[DOCUMENT SEGMENT Boundary: Start]

This paper presents the overall concept and the first stage of a research model, where the Diet, according to this more thorough reading, becomes an opportunity and a valuable tool for the growth of the Inner Areas. In addition, the application model considers the Mediterranean diet not uniquely referred to the values related to the Intangible Heritage: according to the proposal sense, the Diet becomes amplifier of tangible values, contributing to the cultural landscape connotation designed by this lifestyle, understood as an interaction between nature and humanity. In this sense, the proposed model focuses on both physical and human components, declined into a variety of adequate phases and activities. Protecting the areas where typical products are grown and adopting strategies on a local level in order to preserve the living habits of the place are the basic actions that will have to be carried out to make a positive impact on the regions and communities.

2. The research project approach and methodology

The research project for the development of the inner areas of the Metropolitan City of Reggio Calabria is based on the definition of an effective model able to integrate a set of historical, cultural and environmental resources, in order to guide the choices of urban and economic planning area. (Nestico A, De Mare G., 2014)

The primary objective of this model is expressed in the identification of the correct axis of knowledge, planning and feasibility assessment oriented towards the development of identity resources linked to the Mediterranean Diet.

The model has been structured into three phases:

• Phase A - Knowledge;

• Phase B - Programme;

• Phase C - Feasibility-Sustainability.

The knowledge phase is focused on the definition of the contextual framework and the consistency of the identity heritage (tangible and intangible) to be protected, its significance and local community' perception. This phase is designed in order to develop detection tools useful to define the addresses for the implementation of phase B.

[DOCUMENT SEGMENT Boundary: End]

> _EXERCISE AIM_:
Rewrite the paragraph of the Mediterranean Diet research text that begins "The knowledge phase is focused" in a shorter form that keeps its main facts.

[MATERIAL PROVIDED Boundary: Start]

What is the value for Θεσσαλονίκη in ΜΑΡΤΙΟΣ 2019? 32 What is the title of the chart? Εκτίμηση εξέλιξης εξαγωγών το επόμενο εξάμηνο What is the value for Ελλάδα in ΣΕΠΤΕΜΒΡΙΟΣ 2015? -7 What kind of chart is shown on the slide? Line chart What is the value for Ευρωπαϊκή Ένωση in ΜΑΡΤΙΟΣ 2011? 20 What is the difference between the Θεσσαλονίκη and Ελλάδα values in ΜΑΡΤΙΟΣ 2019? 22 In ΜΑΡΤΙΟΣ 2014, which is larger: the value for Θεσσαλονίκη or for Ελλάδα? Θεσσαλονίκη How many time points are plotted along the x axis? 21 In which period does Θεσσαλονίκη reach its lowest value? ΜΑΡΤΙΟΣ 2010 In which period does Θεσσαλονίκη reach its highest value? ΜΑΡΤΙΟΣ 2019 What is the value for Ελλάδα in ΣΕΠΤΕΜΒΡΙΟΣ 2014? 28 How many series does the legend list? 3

[MATERIAL PROVIDED Boundary: End]

> _EXERCISE ANSWER_:
The knowledge phase defines the contextual framework and the consistency of the tangible and intangible identity heritage to be protected, including its significance and how the local community perceives it. Its purpose is to develop detection tools that define the addresses for implementing phase B.